Multi-label classification is an important topic in the field of machine learning. In many real applications, there exist potential dependencies or correlations between labels, and exploiting the underlying knowledge could effectively improve the learning performance. Therefore, how to learn and utilize the dependencies between labels has become one of the key issues of multi-label classification.
This thesis firstly summarizes existing works and analyses their advantages and disadvantages. Several effective methods for multi-label classification are then proposed, focusing on ways of exploiting various types of label dependencies. The contributions of this thesis mainly include:
(1) A method that uses a tree-structured restricted Bayesian network to represent the dependency structure of labels is proposed. This work is inspired by the ClassifierChain method. Compared with ClassifierChain, our method's advantage is that the dependencies between labels are represented using a Bayesian network rather than a randomly selected chain, so more appropriate label dependencies could be determined. Furthermore, ensemble learning technique is used to construct and combine multiple tree-structured Bayesian networks, thus the mutual dependencies between labels could be fully exploited and the final model could be more robust. The experimental results verify the effectiveness of these methods. Compared with other baselines, the show better performance due to more appropriate label dependencies are captured.

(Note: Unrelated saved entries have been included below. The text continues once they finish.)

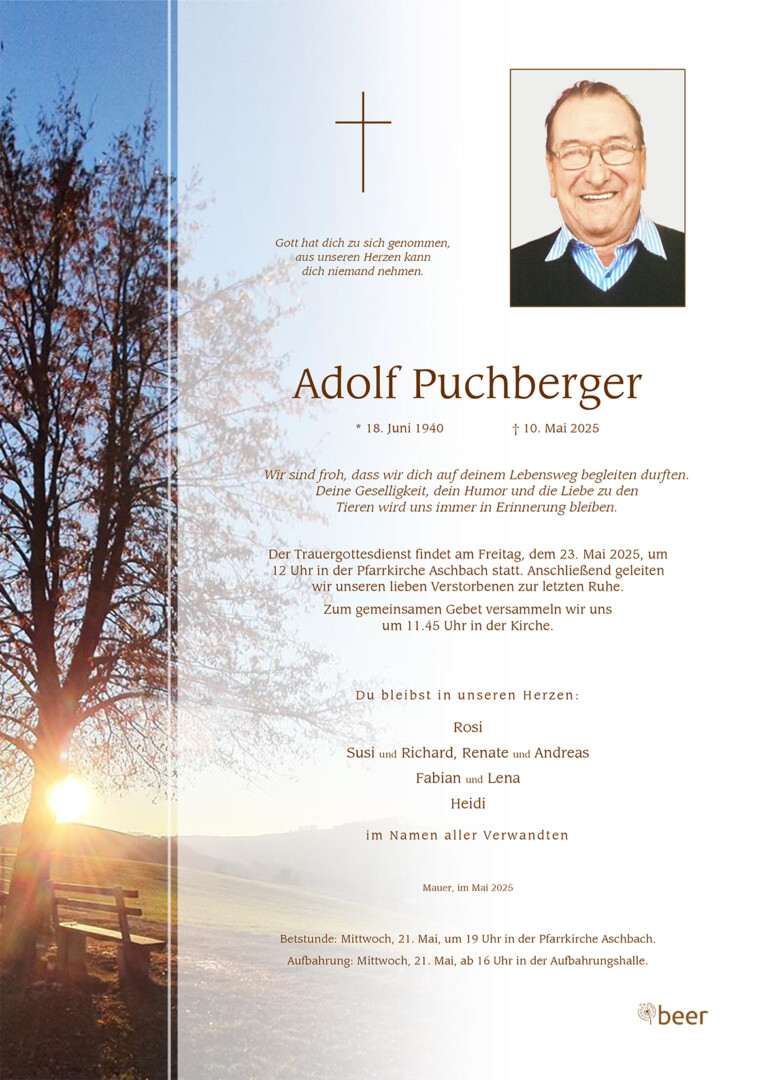 Gott hat dich zu sich genommen,
aus unseren Herzen kann
dich niemand nehmen.

Adolf Puchberger

* 18. Juni 1940 † 10. Mai 2025

Wir sind froh, dass wir dich auf deinem Lebensweg begleiten durften. Deine Geselligkeit, dein Humor und die Liebe zu den Tieren wird uns immer in Erinnerung bleiben.

Der Trauergottesdienst findet am Freitag, dem 23. Mai 2025, um 12 Uhr in der Pfarrkirche Aschbach statt. Anschließend geleiten wir unseren lieben Verstorbenen zur letzten Ruhe.

Zum gemeinsamen Gebet versammeln wir uns um 11.45 Uhr in der Kirche.

Du bleibst in unseren Herzen:

Rosi
Susi und Richard, Renate und Andreas
Fabian und Lena
Heidi

im Namen aller Verwandten

Mauer, im Mai 2025

Betstunde: Mittwoch, 21. Mai, um 19 Uhr in der Pfarrkirche Aschbach.
Aufbahrung: Mittwoch, 21. Mai, ab 16 Uhr in der Aufbahrungshalle.

beer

(2) A common strategy of exploiting label dependencies is, for every label, to the labels it depends on and use these labels as auxiliary features in the training phase. The issues of this strategy are that the influence of label dependencies could be depressed by existing features and indirect label dependencies could not be taken into consideration. Therefore, a new learning paradigm that separates the influence of existing features and labels is introduced, and the impact of label dependencies could be well intensified in this way. Moreover, a method that models the propagation of label dependencies as a RWR process (Random Walk with Restart) is proposed. In this method, label dependencies are encoded as a graph, and the dynamic and indirect dependencies between labels are utilized through the RWR process over the label graph. The experimental results validate this method, showing that it outperforms other baselines in terms of learning a label ranking.
(3) Based on above method, a method that takes multiple factors into consideration when learning label dependencies is proposed. In this method, dependency between two labels is characterized from different perspectives, and is determined by learning a linear combination of multiple measures. A particular loss function is designed, and thus the optimal label dependencies, i.e., the dependency matrix in RWR process, can be obtained by minimizing the loss function. The advantage of this method include: a) label dependencies are measures and combined from different perspectives, and b) label dependences that are optimal to a particular loss function now are obtained. The experimental results indicate that this method could further learn a better label ranking compared with the previous one, given an explicit loss function.
(4) A novel method that learns label ranking by exploiting preferences between true labels and other labels is proposed. In this method, the original instance space and label space are mapped into a low-dimensional space using matrix factorization technique. Therefore, one advantage of the method is that the number of label is reduced greatly, and problem with massive labels now can be handle efficiently. Moreover, a loss function is formulated based on the assumption that an instance's true labels which have been given explicitly should be ranked before other labels which are not provided explicitly. It is then used to guide the process of matrix factorization and label ranking learning. The advantage of this novel assumption is that it alleviate issue in traditional assumption that if a label is not given explicitly, it should not be a true label. Therefore, this method is also applicable to data that are partially labelled. Its effectiveness is validated by the experimental result which shows that it could rank explicitly given label well before other labels for a given instance.
In summary, this thesis has proposed several effective methods that exploit label dependencies from different perspectives, and their effectiveness have been validated by experiments. These achievements lay a good foundation for further research and applications.